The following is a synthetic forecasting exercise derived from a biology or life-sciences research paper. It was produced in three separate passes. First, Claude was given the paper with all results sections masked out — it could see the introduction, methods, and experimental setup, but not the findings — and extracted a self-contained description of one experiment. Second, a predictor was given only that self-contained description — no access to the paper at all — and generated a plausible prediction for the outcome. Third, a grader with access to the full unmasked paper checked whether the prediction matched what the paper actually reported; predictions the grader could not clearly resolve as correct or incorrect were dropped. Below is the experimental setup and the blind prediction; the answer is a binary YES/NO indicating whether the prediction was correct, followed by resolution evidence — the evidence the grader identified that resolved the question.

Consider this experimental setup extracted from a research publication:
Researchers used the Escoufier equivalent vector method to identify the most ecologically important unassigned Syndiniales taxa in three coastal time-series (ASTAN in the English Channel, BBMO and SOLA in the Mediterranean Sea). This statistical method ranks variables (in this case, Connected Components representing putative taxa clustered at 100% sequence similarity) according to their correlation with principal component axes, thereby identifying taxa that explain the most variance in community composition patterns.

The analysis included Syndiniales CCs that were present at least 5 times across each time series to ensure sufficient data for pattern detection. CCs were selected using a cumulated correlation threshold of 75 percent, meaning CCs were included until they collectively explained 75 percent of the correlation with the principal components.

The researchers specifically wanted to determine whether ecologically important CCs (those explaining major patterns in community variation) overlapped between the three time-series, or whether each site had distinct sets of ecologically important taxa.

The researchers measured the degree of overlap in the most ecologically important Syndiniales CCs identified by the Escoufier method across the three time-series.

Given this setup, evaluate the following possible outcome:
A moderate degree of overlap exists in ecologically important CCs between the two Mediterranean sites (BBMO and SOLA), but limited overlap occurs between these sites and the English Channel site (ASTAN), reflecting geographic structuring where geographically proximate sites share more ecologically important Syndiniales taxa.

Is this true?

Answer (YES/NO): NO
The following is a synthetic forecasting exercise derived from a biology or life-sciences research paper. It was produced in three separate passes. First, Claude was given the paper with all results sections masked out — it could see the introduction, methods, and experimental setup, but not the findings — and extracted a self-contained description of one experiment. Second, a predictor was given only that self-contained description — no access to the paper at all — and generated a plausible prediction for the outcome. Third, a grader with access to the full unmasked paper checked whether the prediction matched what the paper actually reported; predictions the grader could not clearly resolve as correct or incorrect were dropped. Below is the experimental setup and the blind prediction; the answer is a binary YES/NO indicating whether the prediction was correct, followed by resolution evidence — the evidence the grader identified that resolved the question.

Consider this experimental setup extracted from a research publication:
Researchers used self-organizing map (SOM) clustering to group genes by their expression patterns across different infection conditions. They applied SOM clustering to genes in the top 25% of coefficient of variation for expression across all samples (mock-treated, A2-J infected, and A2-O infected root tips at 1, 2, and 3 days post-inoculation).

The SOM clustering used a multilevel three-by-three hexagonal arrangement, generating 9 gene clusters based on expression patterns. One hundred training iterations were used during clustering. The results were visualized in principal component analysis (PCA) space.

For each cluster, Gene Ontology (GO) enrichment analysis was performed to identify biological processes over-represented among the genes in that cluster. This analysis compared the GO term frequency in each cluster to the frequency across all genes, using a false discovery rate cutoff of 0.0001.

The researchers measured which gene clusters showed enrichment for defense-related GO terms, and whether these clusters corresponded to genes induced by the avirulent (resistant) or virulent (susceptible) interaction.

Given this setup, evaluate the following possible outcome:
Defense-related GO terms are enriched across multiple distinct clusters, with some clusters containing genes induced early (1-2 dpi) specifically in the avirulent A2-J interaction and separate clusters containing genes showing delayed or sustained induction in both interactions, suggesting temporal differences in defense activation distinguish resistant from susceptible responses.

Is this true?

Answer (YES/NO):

*****

Task to carry out: A word-for-word restatement of all the records is required.

Result of the exercise:
The following is a synthetic forecasting exercise derived from a biology or life-sciences research paper. It was produced in three separate passes. First, Claude was given the paper with all results sections masked out — it could see the introduction, methods, and experimental setup, but not the findings — and extracted a self-contained description of one experiment. Second, a predictor was given only that self-contained description — no access to the paper at all — and generated a plausible prediction for the outcome. Third, a grader with access to the full unmasked paper checked whether the prediction matched what the paper actually reported; predictions the grader could not clearly resolve as correct or incorrect were dropped. Below is the experimental setup and the blind prediction; the answer is a binary YES/NO indicating whether the prediction was correct, followed by resolution evidence — the evidence the grader identified that resolved the question.

Consider this experimental setup extracted from a research publication:
Researchers used the Escoufier equivalent vector method to identify the most ecologically important unassigned Syndiniales taxa in three coastal time-series (ASTAN in the English Channel, BBMO and SOLA in the Mediterranean Sea). This statistical method ranks variables (in this case, Connected Components representing putative taxa clustered at 100% sequence similarity) according to their correlation with principal component axes, thereby identifying taxa that explain the most variance in community composition patterns.

The analysis included Syndiniales CCs that were present at least 5 times across each time series to ensure sufficient data for pattern detection. CCs were selected using a cumulated correlation threshold of 75 percent, meaning CCs were included until they collectively explained 75 percent of the correlation with the principal components.

The researchers specifically wanted to determine whether ecologically important CCs (those explaining major patterns in community variation) overlapped between the three time-series, or whether each site had distinct sets of ecologically important taxa.

The researchers measured the degree of overlap in the most ecologically important Syndiniales CCs identified by the Escoufier method across the three time-series.

Given this setup, evaluate the following possible outcome:
A moderate degree of overlap exists in ecologically important CCs between the two Mediterranean sites (BBMO and SOLA), but limited overlap occurs between these sites and the English Channel site (ASTAN), reflecting geographic structuring where geographically proximate sites share more ecologically important Syndiniales taxa.

Is this true?

Answer (YES/NO): NO
The following is a synthetic forecasting exercise derived from a biology or life-sciences research paper. It was produced in three separate passes. First, Claude was given the paper with all results sections masked out — it could see the introduction, methods, and experimental setup, but not the findings — and extracted a self-contained description of one experiment. Second, a predictor was given only that self-contained description — no access to the paper at all — and generated a plausible prediction for the outcome. Third, a grader with access to the full unmasked paper checked whether the prediction matched what the paper actually reported; predictions the grader could not clearly resolve as correct or incorrect were dropped. Below is the experimental setup and the blind prediction; the answer is a binary YES/NO indicating whether the prediction was correct, followed by resolution evidence — the evidence the grader identified that resolved the question.

Consider this experimental setup extracted from a research publication:
Researchers used self-organizing map (SOM) clustering to group genes by their expression patterns across different infection conditions. They applied SOM clustering to genes in the top 25% of coefficient of variation for expression across all samples (mock-treated, A2-J infected, and A2-O infected root tips at 1, 2, and 3 days post-inoculation).

The SOM clustering used a multilevel three-by-three hexagonal arrangement, generating 9 gene clusters based on expression patterns. One hundred training iterations were used during clustering. The results were visualized in principal component analysis (PCA) space.

For each cluster, Gene Ontology (GO) enrichment analysis was performed to identify biological processes over-represented among the genes in that cluster. This analysis compared the GO term frequency in each cluster to the frequency across all genes, using a false discovery rate cutoff of 0.0001.

The researchers measured which gene clusters showed enrichment for defense-related GO terms, and whether these clusters corresponded to genes induced by the avirulent (resistant) or virulent (susceptible) interaction.

Given this setup, evaluate the following possible outcome:
Defense-related GO terms are enriched across multiple distinct clusters, with some clusters containing genes induced early (1-2 dpi) specifically in the avirulent A2-J interaction and separate clusters containing genes showing delayed or sustained induction in both interactions, suggesting temporal differences in defense activation distinguish resistant from susceptible responses.

Is this true?

Answer (YES/NO):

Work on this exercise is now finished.